What to produce | The data below should be printed in full, exactly, and without any of its images.

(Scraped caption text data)
=== Section Start ===

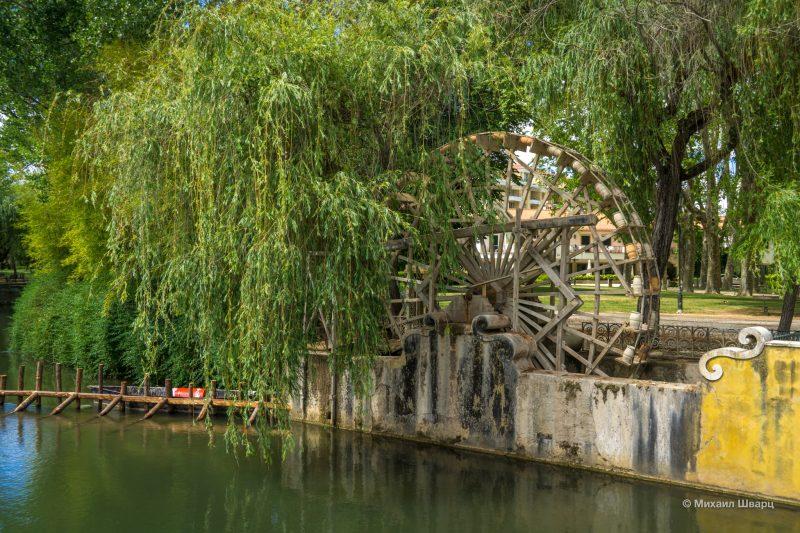 Деревянное гидравлическое колесо в парке Моушан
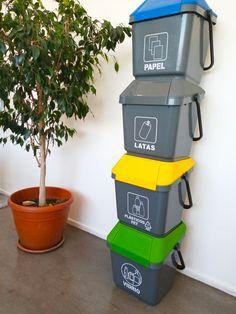 Contenedores de reciclaje de 35 litros de capacidad, apilables, resistentes y prácticos para ahorrar espacio. Canning, Waste Container, Recycling Bins, Space, Paper Envelopes, Home Canning, Conservation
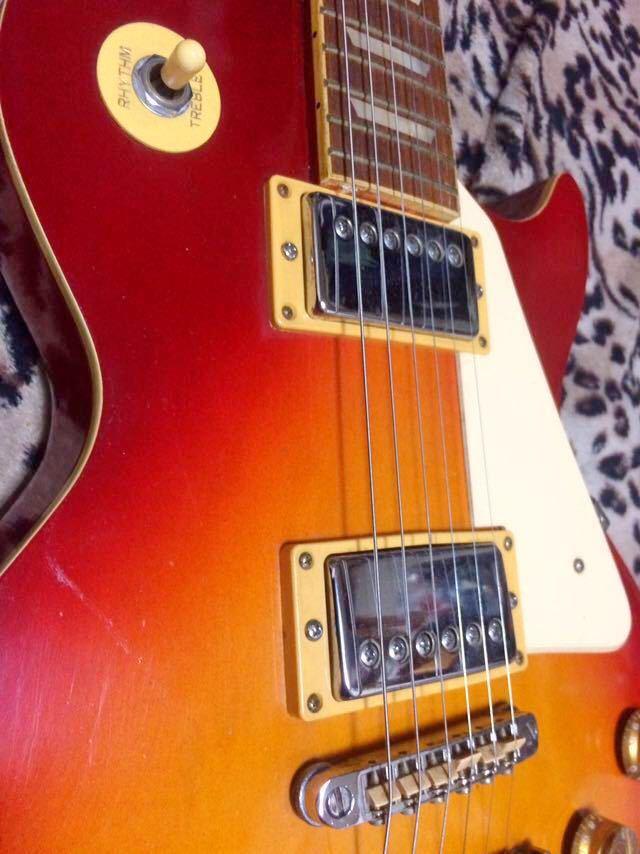 レスポールタイプのエレキギター_画像4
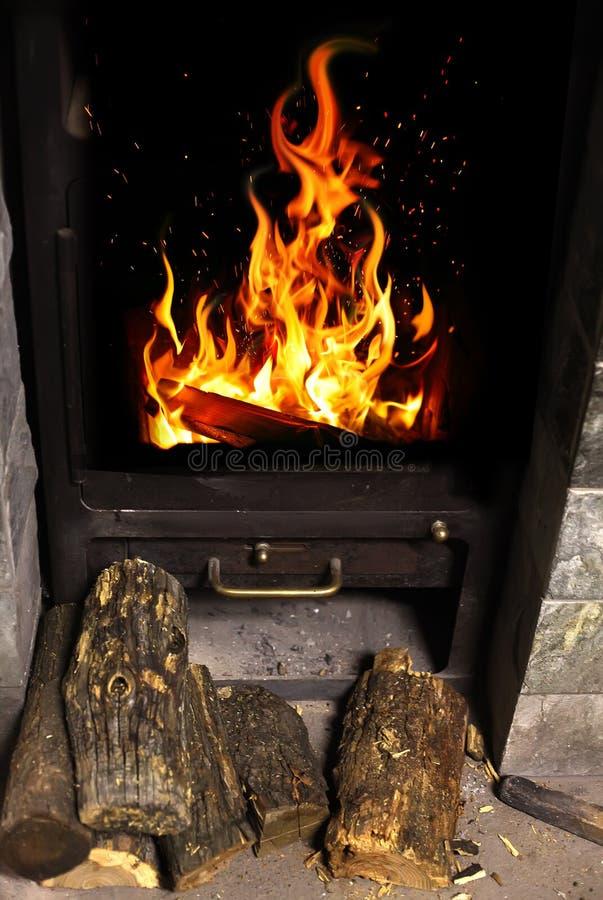 在壁炉边的火 免版税库存图片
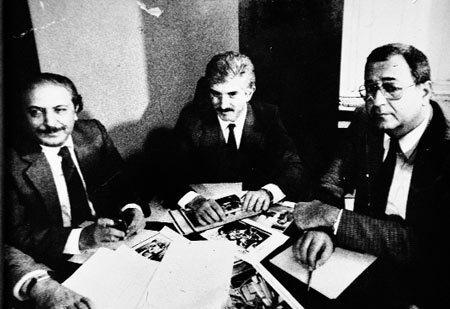 Çetin Emeç, Milliyet gazetesindeki bir yazı işleri toplantısında Doğan Heper ve Mehmet Barlas'la birlikte aynı masada gündemi değerlendirirken.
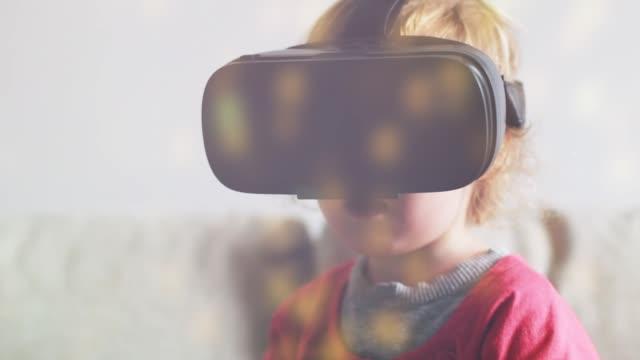 toddler using vr - rzeczywistość witrualna filmów i materiałów b-roll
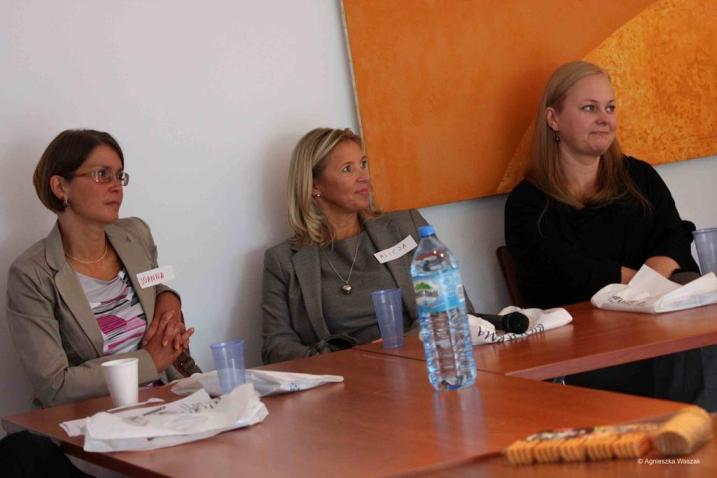 Od lewej: mgr inż. Joanna Żółkowska – dietetyk, n. med. Alicja Karney – pediatra i mgr Katarzyna Wyrzykowska – psycholog/fot. Halo Atopia!
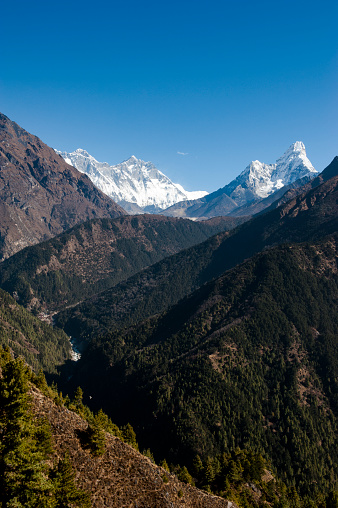 Ama Dablam「A mountain scene with Mount Everest and Ama Dablam Mountains」:スマホ壁紙(8)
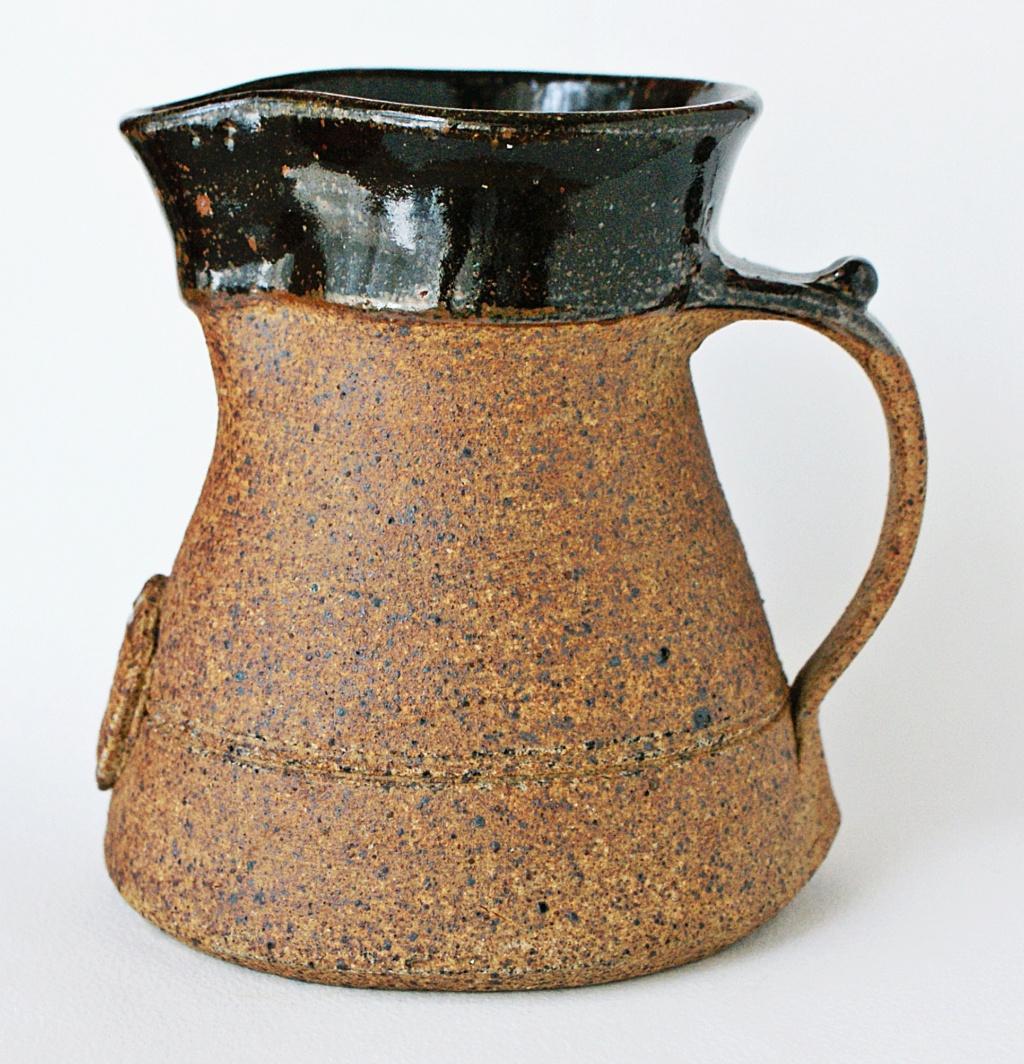 stoneware jug Wsp mark - Washington Studio Pottery - Lindisfarne Dsc02410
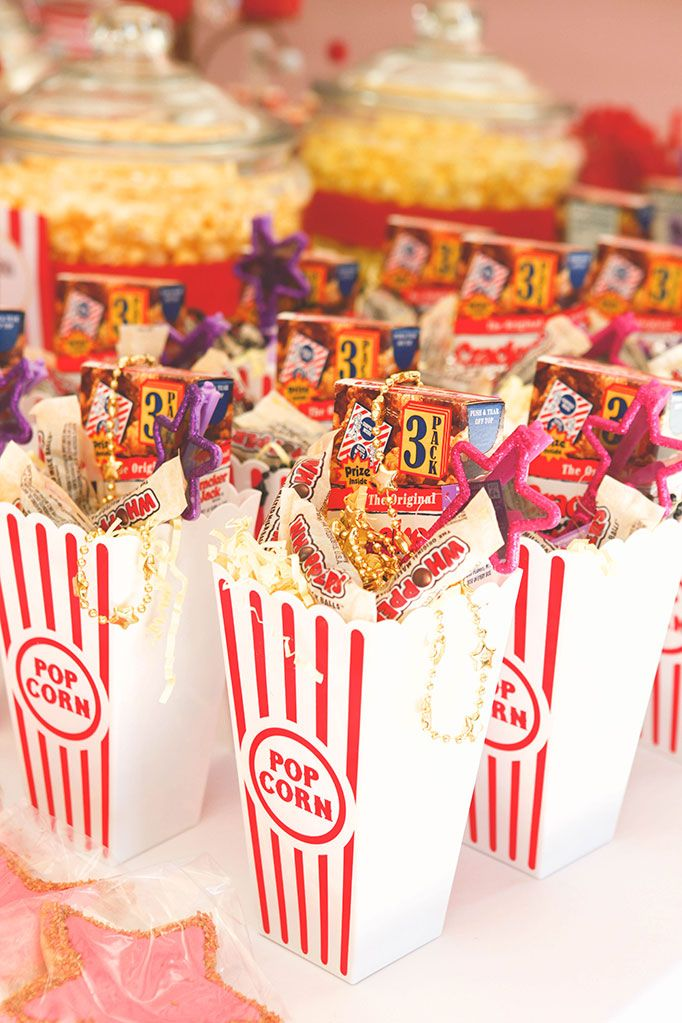 Hollywood glam birthday party theme for kids. Party favors ...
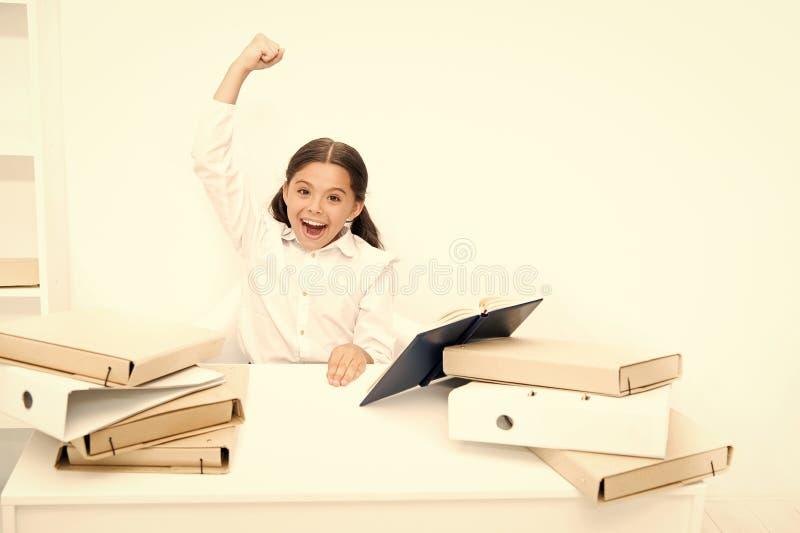 Сторона школьной формы ребенк счастливая прочитала книгу   Концепция Homeschooling Интересная книга для детей стоковые фото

=== Section End ===

Answer for the task |
 Деревянное гидравлическое колесо в парке Моушан
 Contenedores de reciclaje de 35 litros de capacidad, apilables, resistentes y prácticos para ahorrar espacio. Canning, Waste Container, Recycling Bins, Space, Paper Envelopes, Home Canning, Conservation
 レスポールタイプのエレキギター_画像4
 在壁炉边的火 免版税库存图片
 Çetin Emeç, Milliyet gazetesindeki bir yazı işleri toplantısında Doğan Heper ve Mehmet Barlas'la birlikte aynı masada gündemi değerlendirirken.
 toddler using vr - rzeczywistość witrualna filmów i materiałów b-roll
 Od lewej: mgr inż. Joanna Żółkowska – dietetyk, n. med. Alicja Karney – pediatra i mgr Katarzyna Wyrzykowska – psycholog/fot. Halo Atopia!
 Ama Dablam「A mountain scene with Mount Everest and Ama Dablam Mountains」:スマホ壁紙(8)
 stoneware jug Wsp mark - Washington Studio Pottery - Lindisfarne Dsc02410
 Hollywood glam birthday party theme for kids. Party favors ...
 Сторона школьной формы ребенк счастливая прочитала книгу   Концепция Homeschooling Интересная книга для детей стоковые фото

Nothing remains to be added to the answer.